HOW MUCH do you pay for six tennis balls?
Twice a year, the Economist Intelligence Unit publishes its Worldwide Cost of Living Survey. Asian cities typically feature high in the rankings, with Singapore tied with New York for the most expensive in 2022. The Garden City has been at the top eight times in the past decade; Hong Kong is often up there (fourth this year), typically along with the likes of Tokyo and Osaka.
The Japanese cities, however, weren’t to be found in this year’s top 10, which can be explained by the weaker yen — it’s down 16% this year. Their absence might be news to residents facing radically higher energy bills, even if inflation is running lower here than elsewhere.
This highlights one of the issues with using the survey to define what cities are the “most expensive” — it presupposes paying for everything in dollars, which of course most locals don’t (pity instead those of us being paid in yen and buying an iPhone this year.) While of course a conversion is needed for comparability, locals are in fact altogether a secondary concern for the survey — something that explains some of its quirks. Often left out of media reports is that the survey is “designed to enable human resources and finance managers to calculate cost-of-living allowances and build compensation packages for expatriates and business travelers,” according to its methodology.
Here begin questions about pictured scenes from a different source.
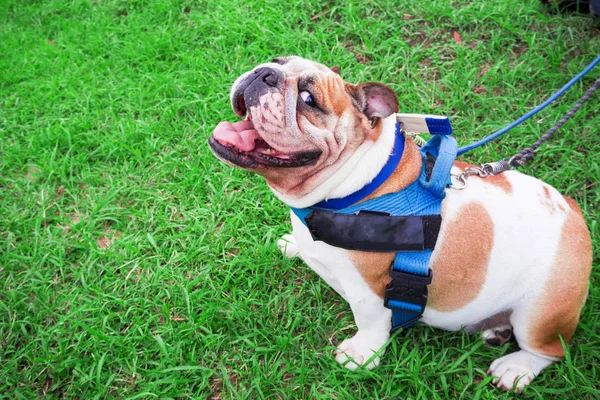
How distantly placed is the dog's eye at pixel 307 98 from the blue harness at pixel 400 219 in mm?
480

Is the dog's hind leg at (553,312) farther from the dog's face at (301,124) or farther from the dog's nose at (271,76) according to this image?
the dog's nose at (271,76)

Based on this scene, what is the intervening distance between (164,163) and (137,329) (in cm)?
155

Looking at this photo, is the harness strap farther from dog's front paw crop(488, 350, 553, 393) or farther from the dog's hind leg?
dog's front paw crop(488, 350, 553, 393)

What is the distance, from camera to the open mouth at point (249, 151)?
235cm

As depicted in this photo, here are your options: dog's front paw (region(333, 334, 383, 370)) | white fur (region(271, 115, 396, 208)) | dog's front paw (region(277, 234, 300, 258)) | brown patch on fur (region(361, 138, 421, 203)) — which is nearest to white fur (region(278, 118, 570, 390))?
white fur (region(271, 115, 396, 208))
Still, currency fluctuations alone don’t explain its often-confounding rankings, which have irked me for years for frequently listing Osaka as being more expensive than Tokyo. Anyone who has lived in both cities knows that this doesn’t ring true — Kansai’s largest city is much easier to live in on a budget, with prices for most things broadly identical to the capital except rent, where Tokyo is around 50% higher. So why was Osaka voted the fifth most-expensive city in 2019, while Tokyo didn’t crack the top 10?
Perhaps it has to do with that methodology. Consider some of the items that go into making up the list: vermouth, six tennis balls, an international weekly news magazine (like The Economist?), color film, pipe tobacco, veal, a compact-disc album.
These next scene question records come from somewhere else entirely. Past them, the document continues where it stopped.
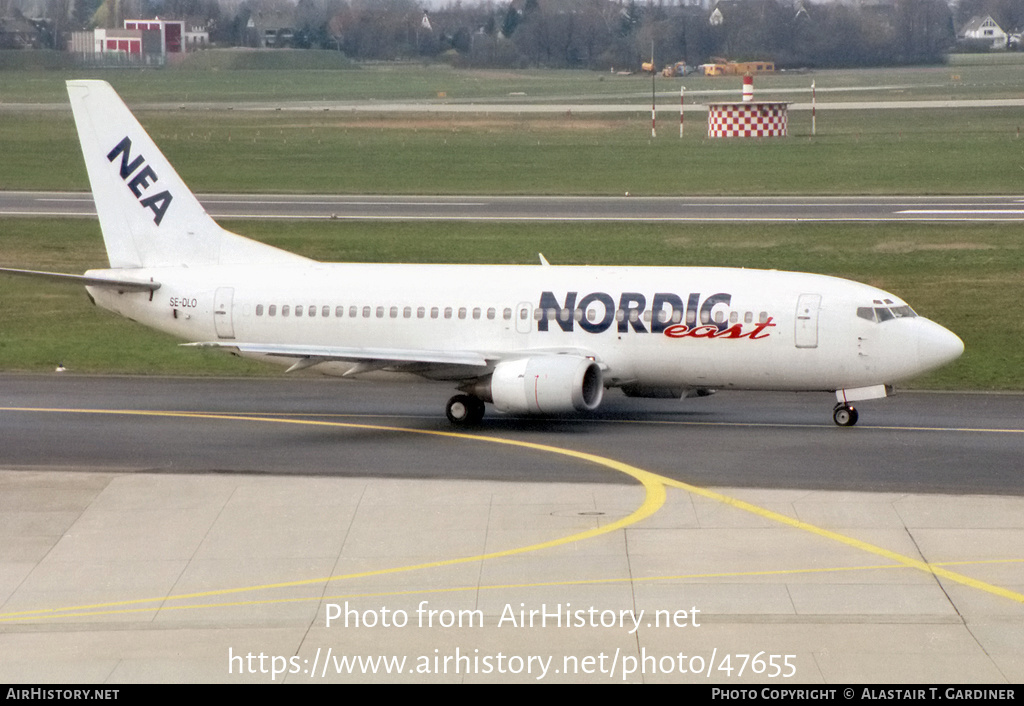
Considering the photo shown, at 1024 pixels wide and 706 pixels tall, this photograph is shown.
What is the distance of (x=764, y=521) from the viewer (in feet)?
77.9

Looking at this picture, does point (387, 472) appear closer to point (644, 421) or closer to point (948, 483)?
point (644, 421)

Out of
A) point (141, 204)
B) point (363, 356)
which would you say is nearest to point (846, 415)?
point (363, 356)

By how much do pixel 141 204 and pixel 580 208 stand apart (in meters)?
33.5

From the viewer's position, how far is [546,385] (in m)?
31.1

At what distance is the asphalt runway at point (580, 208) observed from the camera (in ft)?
206

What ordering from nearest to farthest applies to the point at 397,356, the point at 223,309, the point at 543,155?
the point at 397,356
the point at 223,309
the point at 543,155

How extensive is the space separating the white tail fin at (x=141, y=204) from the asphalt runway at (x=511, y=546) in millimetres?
3785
Yes, vermouth and veal might cost you if you live in Osaka. But you could drink shochu and eat sushi for much cheaper instead. Osaka is a big city, but doesn’t cater terribly well to rich expats. The price basket might explain a few more quirks about why Asian cities rank so highly — it includes cheese, but not tofu; spaghetti but not noodles; cognac but not baijiu.
Creature comforts of home are important to worker happiness, of course, but much less so than they were 30 or 40 years ago. Overall, it paints an image of the parachuted-in western expat — a breed that has been in severe decline for decades. The EIU says it has added categories such as streaming services, but maintains existing items for consistency over time.
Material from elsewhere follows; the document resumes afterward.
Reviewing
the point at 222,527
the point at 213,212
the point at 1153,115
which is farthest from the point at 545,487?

Consider also one of the single biggest expenses on the list — the car. One of the reasons Singapore features so highly each year is because it’s so costly to own a vehicle, with the city-state actively working to make owning one prohibitively expensive to keep the growth in vehicle numbers low. The EIU’s price basket includes several types of car, along with maintenance fees, insurance and gas.
But most residents of places like Singapore, along with Japanese cities and Hong Kong to name just a few, hardly need a car at all, thanks to extensive, convenient public transport systems. That’s an item of value the index doesn’t capture. The EIU claims Singapore has “the world’s highest transport prices,” though a trip on its clean and efficient MRT costs only a few dollars.
Similarly, it compares tuition fees for international schools — vital perhaps in some locales, but used only by a minority of elite residents in many cities such as Tokyo, where elementary schooling is generally considered both high quality and is free. The same applies to expenses such as a maid’s monthly wages — live-in help might be commonplace in Singapore and Hong Kong, but is rare in, say, Sydney, even for the well-to-do.
In short, the list seems to conjure up the image of a Mad Men-era businessman (clad, according to the price basket, in business suit, shirt and shoes, raincoat and wool mixture socks) or businesswoman (daytime dress, town shoes, cardigan, raincoat and tights or panty hose), whose children attend an elite French, German, American, or English school, drives to work while the maid is cleaning, has a three-course dinner, and takes in the theater after work, before returning home for a nightcap of cognac.
That’s a lifestyle for some, but it’s a limited number. Let’s look at these ratings for what they are — the worldwide cost of living for expats with a very fixed way of life.